The Secret of Healthy Eating
Dear Natural Health Solutions Reader,
Among my many quirks, I happen to love diving into long, dense articles in scientific journals about the metabolic pathways taken by the foods we eat — and the health consequences that result.
But you, unlike me, probably have a life.
So today, I’d like to share something brilliant and brief.
I found three sentences that come as close to revealing the secret of healthy eating as any prose triplet I’ve ever seen.
They are from a fantastic book called The Paleo Cure by nutrition writer Chris Kresser.
Here they are:
- Your body needs about 40 different micronutrients [vitamins and minerals] for proper physiological function; suboptimal intake of any of them will contribute to disease and shorten life span.
- Unfortunately, nutrient deficiency is widespread in people following an industrialized diet that is energy dense but not nutrient dense.
- Vegetable oils and sugar contribute to about 36 percent of the calories in a typical American diet, yet they are essentially devoid of micronutrients.
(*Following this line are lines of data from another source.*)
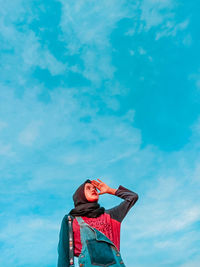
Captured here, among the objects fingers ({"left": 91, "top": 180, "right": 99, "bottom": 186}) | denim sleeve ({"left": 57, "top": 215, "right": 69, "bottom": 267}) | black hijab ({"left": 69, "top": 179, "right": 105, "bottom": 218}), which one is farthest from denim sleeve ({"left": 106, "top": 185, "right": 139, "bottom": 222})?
denim sleeve ({"left": 57, "top": 215, "right": 69, "bottom": 267})

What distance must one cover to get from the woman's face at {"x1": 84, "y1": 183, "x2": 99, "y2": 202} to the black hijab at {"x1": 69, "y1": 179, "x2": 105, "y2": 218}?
0.21 ft

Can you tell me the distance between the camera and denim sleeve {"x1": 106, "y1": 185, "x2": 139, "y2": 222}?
236 inches

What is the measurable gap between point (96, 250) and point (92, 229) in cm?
44

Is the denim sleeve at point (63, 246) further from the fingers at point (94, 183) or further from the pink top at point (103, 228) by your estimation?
the fingers at point (94, 183)

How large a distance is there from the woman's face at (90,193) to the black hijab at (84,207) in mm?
65

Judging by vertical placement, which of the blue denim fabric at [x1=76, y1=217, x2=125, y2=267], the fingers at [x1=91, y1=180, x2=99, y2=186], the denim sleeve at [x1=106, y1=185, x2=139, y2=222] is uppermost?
the fingers at [x1=91, y1=180, x2=99, y2=186]

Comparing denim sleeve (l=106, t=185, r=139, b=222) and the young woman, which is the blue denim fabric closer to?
the young woman

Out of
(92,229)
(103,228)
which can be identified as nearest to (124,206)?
(103,228)

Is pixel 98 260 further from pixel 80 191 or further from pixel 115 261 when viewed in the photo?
pixel 80 191

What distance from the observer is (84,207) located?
5852mm

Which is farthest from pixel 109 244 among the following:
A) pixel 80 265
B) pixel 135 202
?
pixel 135 202

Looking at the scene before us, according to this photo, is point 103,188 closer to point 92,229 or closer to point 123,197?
point 123,197

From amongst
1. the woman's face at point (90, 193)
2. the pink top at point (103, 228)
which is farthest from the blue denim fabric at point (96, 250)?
the woman's face at point (90, 193)

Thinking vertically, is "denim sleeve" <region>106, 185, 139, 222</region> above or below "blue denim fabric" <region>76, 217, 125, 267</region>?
above
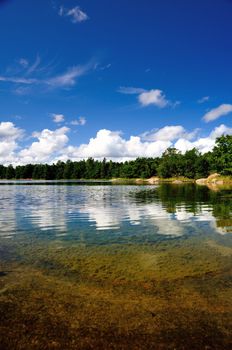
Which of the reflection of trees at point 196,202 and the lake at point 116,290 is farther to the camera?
the reflection of trees at point 196,202

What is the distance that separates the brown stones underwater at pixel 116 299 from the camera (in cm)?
499

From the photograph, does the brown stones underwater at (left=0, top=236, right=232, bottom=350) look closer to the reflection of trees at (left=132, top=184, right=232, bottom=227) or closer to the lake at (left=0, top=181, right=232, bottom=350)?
the lake at (left=0, top=181, right=232, bottom=350)

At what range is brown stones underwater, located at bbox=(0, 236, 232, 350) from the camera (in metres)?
4.99

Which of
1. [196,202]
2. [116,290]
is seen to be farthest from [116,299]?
[196,202]

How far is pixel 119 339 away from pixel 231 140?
10599 centimetres

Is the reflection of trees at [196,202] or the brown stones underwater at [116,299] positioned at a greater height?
the reflection of trees at [196,202]

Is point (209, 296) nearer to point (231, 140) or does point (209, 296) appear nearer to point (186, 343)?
point (186, 343)

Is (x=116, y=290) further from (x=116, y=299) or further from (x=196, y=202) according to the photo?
(x=196, y=202)

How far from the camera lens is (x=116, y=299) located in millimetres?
6594

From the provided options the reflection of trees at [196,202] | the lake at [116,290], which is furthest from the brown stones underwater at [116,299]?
the reflection of trees at [196,202]

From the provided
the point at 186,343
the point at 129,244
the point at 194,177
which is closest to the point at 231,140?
the point at 194,177

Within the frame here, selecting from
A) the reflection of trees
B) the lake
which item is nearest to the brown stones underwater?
the lake

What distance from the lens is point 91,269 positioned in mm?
8898

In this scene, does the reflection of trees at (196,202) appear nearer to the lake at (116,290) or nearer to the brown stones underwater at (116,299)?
the lake at (116,290)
Simple, no? Yet each sentence reveals a profound truth.
Taken together, they lead to an inescapable conclusion: The most important single step you can take toward optimizing your diet for health is to make each mouthful of food you consume as nutrient dense as possible.
Why is this so vital?
Well, the fact is that even “natural, unprocessed” foods available today offer far less nutrient density than their wild counterparts with which we evolved.
Jo Robinson, author of Eating on the Wild Side, discovered, for example, that cherry-sized wild apples are astoundingly rich in nutrients. But by the time breeders created modern apples from them by relentlessly optimizing for size, sweetness, and other traits, the apples had only 1/400th the amount of antioxidants they had when they were wild.
Hunter-gatherers in Nepal still eat those wild apples.
We don’t.
So day in and day out, it’s crucial for those of us without access to wild foods to select the most nutrient-dense foods in the store, and to stay away from foods that are deficient — or even devoid — of nutrients.
This means eating:
- Dark-colored vegetables and fruits (kale is better than iceberg lettuce; blueberries are better than white-fleshed apples)
- Wild-caught fish, especially salmon
- Grass-fed beef (be sure it is both grass fed and grass finished, as most cattle spend their final days fattening up on corn in a feedlot)
- Free-range chicken and pastured eggs.
And staying away from added sugar and vegetable oils such as soy, corn, canola, and safflower oils.
Heed the wisdom in Kresser’s three sentences. Eat for nutrient density. You’ll be well on the way to optimal health for yourself and your family.